[Activity] All lines from the one that contains "class: Mammalia" to the end of the data must be retyped exactly. Pictures are not retyped.

[Records drawn from a dataset]
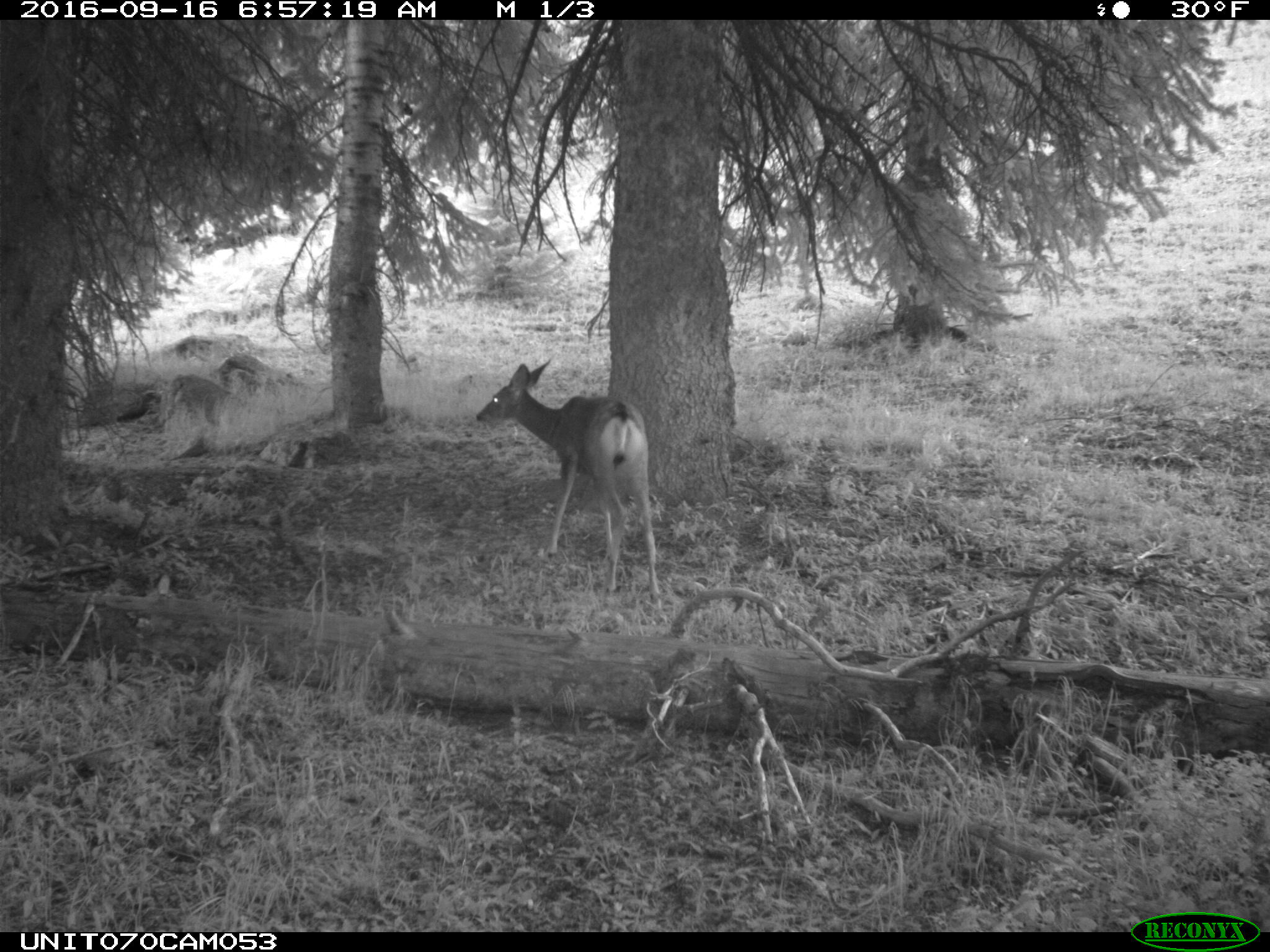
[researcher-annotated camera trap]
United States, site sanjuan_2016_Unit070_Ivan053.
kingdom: Animalia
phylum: Chordata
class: Mammalia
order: Artiodactyla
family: Cervidae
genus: Odocoileus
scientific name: Odocoileus hemionus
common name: mule deer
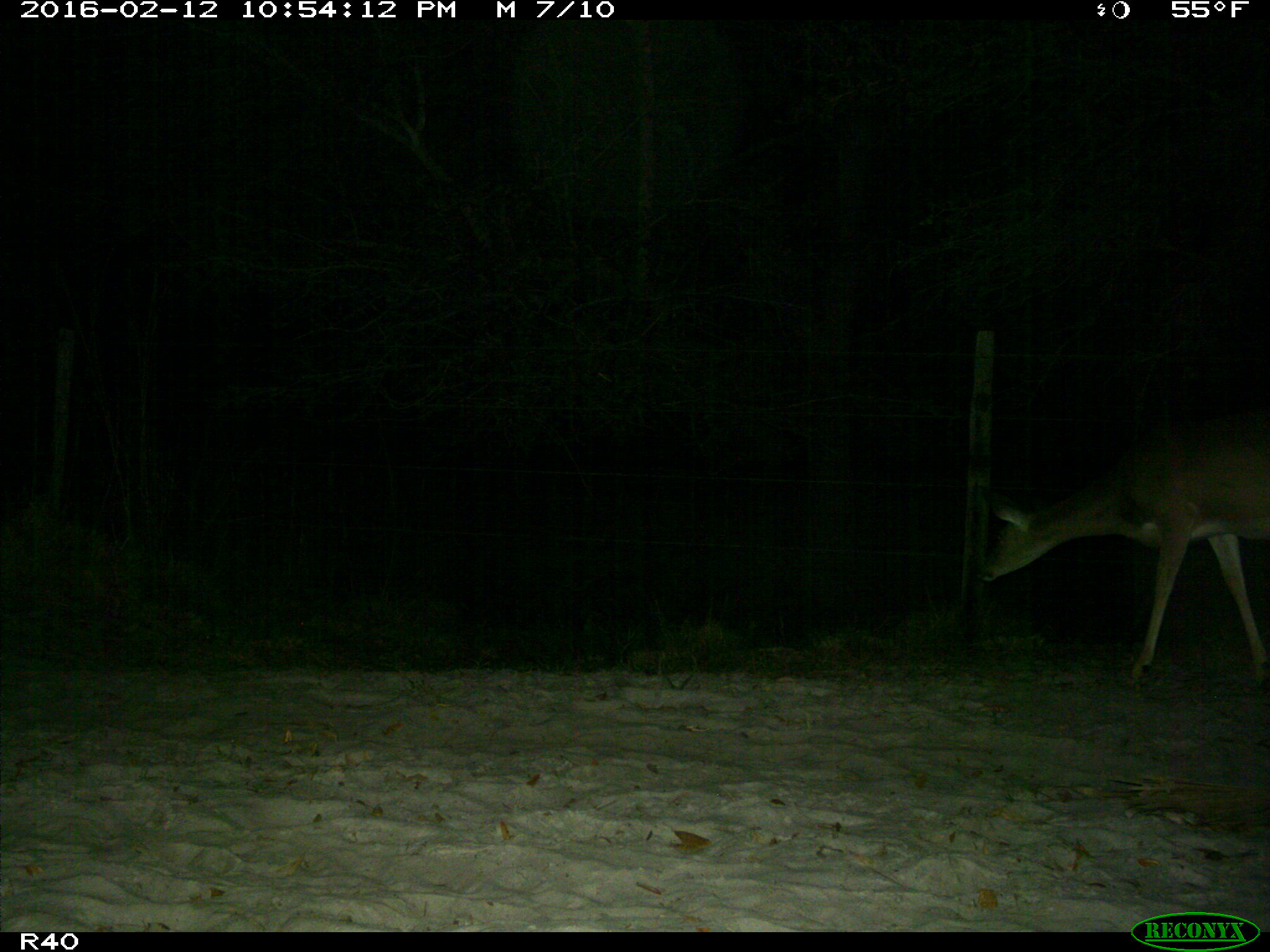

[Response to the task]
class: Mammalia
order: Artiodactyla
family: Cervidae
genus: Odocoileus
scientific name: Odocoileus hemionus
common name: mule deer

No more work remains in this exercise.